First, we must differentiate European and non-European citizens. Indeed, only European citizens may live in Spain and become aSpanish tax resident. People from other countries cannot live nor obtain the tax residence in Spain. What are the conditions to become Spanish tax resident? The Organization for Economic Cooperation and Development OECD considers 3 criterions to determine the tax residence of an individual.
- First, people are generally resident for tax purposes of the country where they have their main home. It refers to the place where they live on a long-standing basis.
- However, a person may have two homes in different countries. In such a case, he /she shall be a resident of the State with which his personal and economic relations are closer (family, professional activity, etc).
- Finally, if those two criterions cannot help to determine the tax residence of someone, the authorities consider the time spend in each country. In this view, the Spanish legislation declares that any people living in Spain more than 183 days a year is Spanish tax resident.
Any people meeting one of these conditions is resident for tax purposes in Spain. Then, he/she must pay Spanish social contributions. One cannot pay the contributions in another country than the one he is living in.

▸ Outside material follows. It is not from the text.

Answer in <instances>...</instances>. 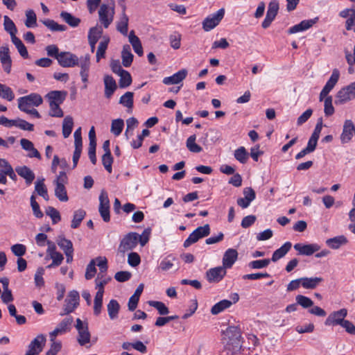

For example, an English citizen that becomes Spanish resident cannot keep paying the social contributions in his home country.
What are the advantages of becoming tax resident in Spain?
A Spanish resident pays the income tax (called IRPF, Impuesto sobre la Renta de las Personas Físicas) as well as the employer’s contributions in Spain. While Spain is one of the most developed European countries, it offers an advantageous taxation system.
Indeed, a Spanish tax resident and business manager must pay employer’s contributions: In Spain, they are fixed – 254 euros per month – and do not depend on the salary. The Spanish taxation system points out to be a real asset when starting up a business.